AC: I would say my two biggest challenges also gave me an opportunity to truly understand the population I was serving and further develop my passion for increasing access to quality health care.  Throughout my service term, in order to afford rent and other expenses, I had to pick up two other part-time jobs in addition to serving full-time. Living paycheck-to-paycheck and having almost no down time, was one of toughest aspects of my service, but it definitely brought me closer to the patients I served in the health center and the realities of trying to survive off of an income that was below the poverty line. As an AmeriCorps member, I also had very basic health insurance, which made it much more difficult to access specialty care. This helped me empathize with the many people with whom I interacted and served that were in the same situation and something that made me infinitely more grateful and dedicated to my service.

AR: What do you feel is your biggest take away from your service experience?AC: I can narrow it down to two things. The first would be how critical Community Health Centers are to this country’s healthcare system. During my service, I witnessed firsthand how crucial the health center where I served was for its patients and the nearby communities. It didn’t take long to see that, if Hudson River HealthCare did not exist, the families of that community would likely be unable to meet their basic health needs and would be hard-pressed to find quality healthcare providers truly invested in their well-being. The second would be how important it is to build partnerships and leverage local stakeholders within the community to get involved with the health center initiatives and activities, in order to make a sustainable impact.
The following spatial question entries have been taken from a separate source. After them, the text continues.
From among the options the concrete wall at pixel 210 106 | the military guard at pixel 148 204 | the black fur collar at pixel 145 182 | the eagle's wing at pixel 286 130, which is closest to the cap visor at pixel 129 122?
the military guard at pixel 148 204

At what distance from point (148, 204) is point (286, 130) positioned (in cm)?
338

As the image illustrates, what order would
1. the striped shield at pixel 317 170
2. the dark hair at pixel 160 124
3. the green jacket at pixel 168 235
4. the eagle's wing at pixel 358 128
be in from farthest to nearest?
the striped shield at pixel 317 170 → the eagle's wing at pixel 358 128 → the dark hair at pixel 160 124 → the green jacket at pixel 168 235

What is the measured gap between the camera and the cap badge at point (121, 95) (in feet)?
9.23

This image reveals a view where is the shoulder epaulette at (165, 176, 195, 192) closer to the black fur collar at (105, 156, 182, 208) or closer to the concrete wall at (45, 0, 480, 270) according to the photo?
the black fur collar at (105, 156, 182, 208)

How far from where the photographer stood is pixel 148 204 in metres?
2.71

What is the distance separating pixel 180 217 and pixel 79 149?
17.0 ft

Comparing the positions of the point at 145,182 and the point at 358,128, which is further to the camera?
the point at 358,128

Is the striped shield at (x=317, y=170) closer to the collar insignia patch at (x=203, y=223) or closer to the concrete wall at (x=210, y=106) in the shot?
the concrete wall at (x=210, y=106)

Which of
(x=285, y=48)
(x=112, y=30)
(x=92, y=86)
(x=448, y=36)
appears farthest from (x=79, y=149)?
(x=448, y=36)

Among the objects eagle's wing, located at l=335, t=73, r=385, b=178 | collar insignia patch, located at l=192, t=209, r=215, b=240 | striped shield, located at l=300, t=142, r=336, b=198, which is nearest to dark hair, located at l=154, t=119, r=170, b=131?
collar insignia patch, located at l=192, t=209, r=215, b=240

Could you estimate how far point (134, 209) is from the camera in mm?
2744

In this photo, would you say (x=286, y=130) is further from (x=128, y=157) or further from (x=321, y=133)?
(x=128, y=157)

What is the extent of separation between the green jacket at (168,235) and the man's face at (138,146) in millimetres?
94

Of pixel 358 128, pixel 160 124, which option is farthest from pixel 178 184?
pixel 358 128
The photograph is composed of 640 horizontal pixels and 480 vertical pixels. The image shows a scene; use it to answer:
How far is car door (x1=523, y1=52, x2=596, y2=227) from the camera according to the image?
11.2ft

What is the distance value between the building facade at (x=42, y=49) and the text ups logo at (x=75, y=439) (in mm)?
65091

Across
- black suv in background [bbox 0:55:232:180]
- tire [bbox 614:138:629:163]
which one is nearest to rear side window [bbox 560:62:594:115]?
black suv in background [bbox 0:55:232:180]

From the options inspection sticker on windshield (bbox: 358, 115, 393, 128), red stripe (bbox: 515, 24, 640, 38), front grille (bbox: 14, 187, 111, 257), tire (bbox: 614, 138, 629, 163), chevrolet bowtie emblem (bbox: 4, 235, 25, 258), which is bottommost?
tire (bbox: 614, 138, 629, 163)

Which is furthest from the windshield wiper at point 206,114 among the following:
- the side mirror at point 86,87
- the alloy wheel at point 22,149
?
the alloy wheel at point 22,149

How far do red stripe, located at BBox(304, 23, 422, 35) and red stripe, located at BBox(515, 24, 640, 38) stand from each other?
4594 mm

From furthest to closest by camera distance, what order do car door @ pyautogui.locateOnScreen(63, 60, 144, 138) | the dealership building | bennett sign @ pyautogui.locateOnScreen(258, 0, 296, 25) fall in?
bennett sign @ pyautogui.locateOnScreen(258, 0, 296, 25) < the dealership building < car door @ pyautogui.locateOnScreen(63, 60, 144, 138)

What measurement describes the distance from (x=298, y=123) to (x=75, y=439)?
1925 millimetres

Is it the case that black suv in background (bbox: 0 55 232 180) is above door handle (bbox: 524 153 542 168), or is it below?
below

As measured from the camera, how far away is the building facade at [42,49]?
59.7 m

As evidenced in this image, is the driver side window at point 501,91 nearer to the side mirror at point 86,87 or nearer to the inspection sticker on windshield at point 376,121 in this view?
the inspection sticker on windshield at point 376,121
AR: How did your service affect the choices you made regarding your professional goals?
AC: Looking back now, my experience as a Community HealthCorps® Member gave me direct exposure to the community health field and allowed me to interact with and understand the needs of real life patients and community members. It most definitely helped me get to where I am today and continues to be the foundation of what drives me to stay motivated to serve.

AriellaCamera USAID ASSIST Project Ivukula Health Center QI Team, Uganda...

Ariella during her USAID Global Health Bureau assignment.

After Community HealthCorps®, I wanted to continue in public service as a government employee and started working in the clinical psychiatric research department for the Boston Veteran Affairs Healthcare System. Through my participation in the Boston AmeriCorps Alums chapter, I learned about the Heller School for Social Policy and Management at Brandeis University, and pursued my MA in Sustainable International Development. In my second year of graduate school I decided to apply to the Presidential Management Fellowship (PMF).

In my first year as a PMF, I had the unique opportunity to support the development and implementation of the Federally Facilitated Marketplace as a part of the Affordable Care Act rollout. Recently, I finished a 5-month rotation with USAID Global Health Bureau focusing on strengthening health care systems and improving quality of care internationally. It has been an unbelievable year to say the least; I felt like I came full circle, getting to be a part of healthcare history in the making and fulfilling a passion for increasing access and strengthening health care systems.

*The views expressed above belong solely to Ariella Camera, and do not represent the official views of the federal government.